Page:Sand - Elle et Lui.djvu/63

Cette page n’a pas encore été corrigée

Ils en étaient là. C’est en vain que Laurent s’affligea de ses pleurs, et lui demanda pardon de les avoir fait couler : le mal recommença le lendemain.

— Que veux-tu donc que je devienne dans : cette détestable ville ? lui dit-il. Tu veux que je travaille ; je l’ai voulu aussi ; mais je ne peux pas ! Je ne suis pas né comme toi avec un petit ressort d’acier dans le cerveau, dont il ne faut que pousser le bouton pour que la volonté fonctionne. Je suis un créateur, moi ! Grand ou petit, faible ou puissant c’est toujours un ressort qui n’obéit à rien et que met en jeu, quand il lui plait, le souffle de Dieu ou le vent qui passe.
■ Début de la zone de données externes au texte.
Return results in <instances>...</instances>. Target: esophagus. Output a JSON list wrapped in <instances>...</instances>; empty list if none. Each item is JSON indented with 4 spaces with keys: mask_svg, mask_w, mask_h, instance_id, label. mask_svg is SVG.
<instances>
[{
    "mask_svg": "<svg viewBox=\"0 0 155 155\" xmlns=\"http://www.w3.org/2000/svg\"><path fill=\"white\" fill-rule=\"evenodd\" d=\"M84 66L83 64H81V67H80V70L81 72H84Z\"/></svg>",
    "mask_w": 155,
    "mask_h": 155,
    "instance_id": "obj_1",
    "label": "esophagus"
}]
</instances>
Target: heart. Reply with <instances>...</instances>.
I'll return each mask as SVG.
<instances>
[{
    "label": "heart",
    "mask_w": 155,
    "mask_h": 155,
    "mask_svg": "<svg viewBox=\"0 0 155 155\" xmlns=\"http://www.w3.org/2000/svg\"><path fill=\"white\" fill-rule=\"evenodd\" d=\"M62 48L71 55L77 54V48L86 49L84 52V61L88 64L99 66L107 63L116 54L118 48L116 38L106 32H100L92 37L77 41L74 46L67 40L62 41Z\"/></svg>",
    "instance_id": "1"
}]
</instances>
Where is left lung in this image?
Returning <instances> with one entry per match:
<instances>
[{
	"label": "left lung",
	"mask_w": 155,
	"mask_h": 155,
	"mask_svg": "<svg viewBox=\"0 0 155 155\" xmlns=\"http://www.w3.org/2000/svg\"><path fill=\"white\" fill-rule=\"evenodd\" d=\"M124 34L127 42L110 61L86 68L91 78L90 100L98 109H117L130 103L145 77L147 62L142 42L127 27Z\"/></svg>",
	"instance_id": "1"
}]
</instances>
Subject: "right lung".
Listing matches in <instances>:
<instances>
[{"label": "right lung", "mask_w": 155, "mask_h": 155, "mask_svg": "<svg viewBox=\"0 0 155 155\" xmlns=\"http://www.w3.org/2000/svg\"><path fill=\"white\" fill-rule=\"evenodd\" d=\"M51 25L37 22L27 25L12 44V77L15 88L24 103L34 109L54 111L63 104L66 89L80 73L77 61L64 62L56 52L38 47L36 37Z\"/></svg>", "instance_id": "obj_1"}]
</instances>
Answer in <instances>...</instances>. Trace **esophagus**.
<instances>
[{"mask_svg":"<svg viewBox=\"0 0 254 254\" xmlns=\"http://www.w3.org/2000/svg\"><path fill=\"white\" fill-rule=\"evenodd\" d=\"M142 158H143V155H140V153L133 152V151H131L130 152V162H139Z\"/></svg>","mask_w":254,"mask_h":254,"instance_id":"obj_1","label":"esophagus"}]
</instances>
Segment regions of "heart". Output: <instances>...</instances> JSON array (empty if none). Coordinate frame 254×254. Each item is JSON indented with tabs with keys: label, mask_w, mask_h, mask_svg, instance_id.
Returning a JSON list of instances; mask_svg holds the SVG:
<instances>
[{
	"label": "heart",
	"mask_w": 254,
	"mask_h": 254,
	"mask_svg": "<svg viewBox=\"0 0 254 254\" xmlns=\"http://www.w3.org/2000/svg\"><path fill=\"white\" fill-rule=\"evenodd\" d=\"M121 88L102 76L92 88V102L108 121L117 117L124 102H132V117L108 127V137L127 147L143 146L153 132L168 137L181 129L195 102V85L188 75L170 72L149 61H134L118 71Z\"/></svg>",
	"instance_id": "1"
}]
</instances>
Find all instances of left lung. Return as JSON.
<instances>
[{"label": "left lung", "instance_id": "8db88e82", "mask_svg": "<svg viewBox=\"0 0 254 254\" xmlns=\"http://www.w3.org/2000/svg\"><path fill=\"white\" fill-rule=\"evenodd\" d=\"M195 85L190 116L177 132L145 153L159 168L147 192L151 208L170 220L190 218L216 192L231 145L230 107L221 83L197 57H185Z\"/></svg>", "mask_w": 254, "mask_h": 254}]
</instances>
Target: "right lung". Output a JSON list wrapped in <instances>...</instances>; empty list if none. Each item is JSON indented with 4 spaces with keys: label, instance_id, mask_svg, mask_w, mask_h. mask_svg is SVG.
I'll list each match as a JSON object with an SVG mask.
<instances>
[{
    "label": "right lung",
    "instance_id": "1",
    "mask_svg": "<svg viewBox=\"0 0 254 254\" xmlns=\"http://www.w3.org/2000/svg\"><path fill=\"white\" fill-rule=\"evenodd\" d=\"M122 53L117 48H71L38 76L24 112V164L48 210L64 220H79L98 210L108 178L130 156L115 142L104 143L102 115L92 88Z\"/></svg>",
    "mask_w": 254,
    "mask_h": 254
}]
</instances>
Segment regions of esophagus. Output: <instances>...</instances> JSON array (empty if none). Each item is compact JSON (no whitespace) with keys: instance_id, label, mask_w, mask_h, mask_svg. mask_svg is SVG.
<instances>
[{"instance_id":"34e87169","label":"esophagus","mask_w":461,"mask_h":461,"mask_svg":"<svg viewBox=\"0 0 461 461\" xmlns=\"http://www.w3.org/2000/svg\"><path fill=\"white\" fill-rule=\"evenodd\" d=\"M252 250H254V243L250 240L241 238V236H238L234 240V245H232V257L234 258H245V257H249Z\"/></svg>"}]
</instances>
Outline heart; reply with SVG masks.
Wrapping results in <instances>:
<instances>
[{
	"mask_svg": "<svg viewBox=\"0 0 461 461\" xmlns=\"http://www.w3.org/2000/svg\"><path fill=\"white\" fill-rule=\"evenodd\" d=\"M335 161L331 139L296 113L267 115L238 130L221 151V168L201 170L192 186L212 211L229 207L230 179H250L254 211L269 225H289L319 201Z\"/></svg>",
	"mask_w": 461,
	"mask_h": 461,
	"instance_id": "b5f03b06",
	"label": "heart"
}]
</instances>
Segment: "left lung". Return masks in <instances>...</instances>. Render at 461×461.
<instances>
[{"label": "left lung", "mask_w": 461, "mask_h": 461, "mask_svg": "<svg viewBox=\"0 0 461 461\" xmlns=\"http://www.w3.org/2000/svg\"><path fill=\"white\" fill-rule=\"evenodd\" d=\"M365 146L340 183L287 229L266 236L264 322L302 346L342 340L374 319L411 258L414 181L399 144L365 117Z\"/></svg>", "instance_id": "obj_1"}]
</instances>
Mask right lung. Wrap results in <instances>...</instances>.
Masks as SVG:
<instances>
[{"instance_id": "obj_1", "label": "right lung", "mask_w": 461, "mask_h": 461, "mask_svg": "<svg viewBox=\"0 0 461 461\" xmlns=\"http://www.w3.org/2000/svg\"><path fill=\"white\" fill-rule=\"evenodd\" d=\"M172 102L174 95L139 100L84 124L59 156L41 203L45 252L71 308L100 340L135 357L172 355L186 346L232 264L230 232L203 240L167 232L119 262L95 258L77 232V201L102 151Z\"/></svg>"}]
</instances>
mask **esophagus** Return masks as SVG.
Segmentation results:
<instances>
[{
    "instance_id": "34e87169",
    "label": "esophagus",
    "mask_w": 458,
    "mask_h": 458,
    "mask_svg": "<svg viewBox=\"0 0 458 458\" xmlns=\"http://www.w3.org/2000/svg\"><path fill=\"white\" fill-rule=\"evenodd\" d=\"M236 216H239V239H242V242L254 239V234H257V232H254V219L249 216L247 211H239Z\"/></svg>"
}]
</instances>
Je suis incapable de quoi que ce soit quand je m’ennuie ou me déplais quelque part.

— Comment est-il possible qu’un homme intelligent s’ennuie, dit Thérèse ; à moins qu’il ne soit privé de jour, et d’air au fond d’un cachot ? N’y a-t-il donc dans cette ville, qui t’avait ravi le premier jour, ni belles choses à voir, ni intéressantes promenades à faire aux environs ; ni bons livres à consulter, ni personnes intelligentes à entretenir ?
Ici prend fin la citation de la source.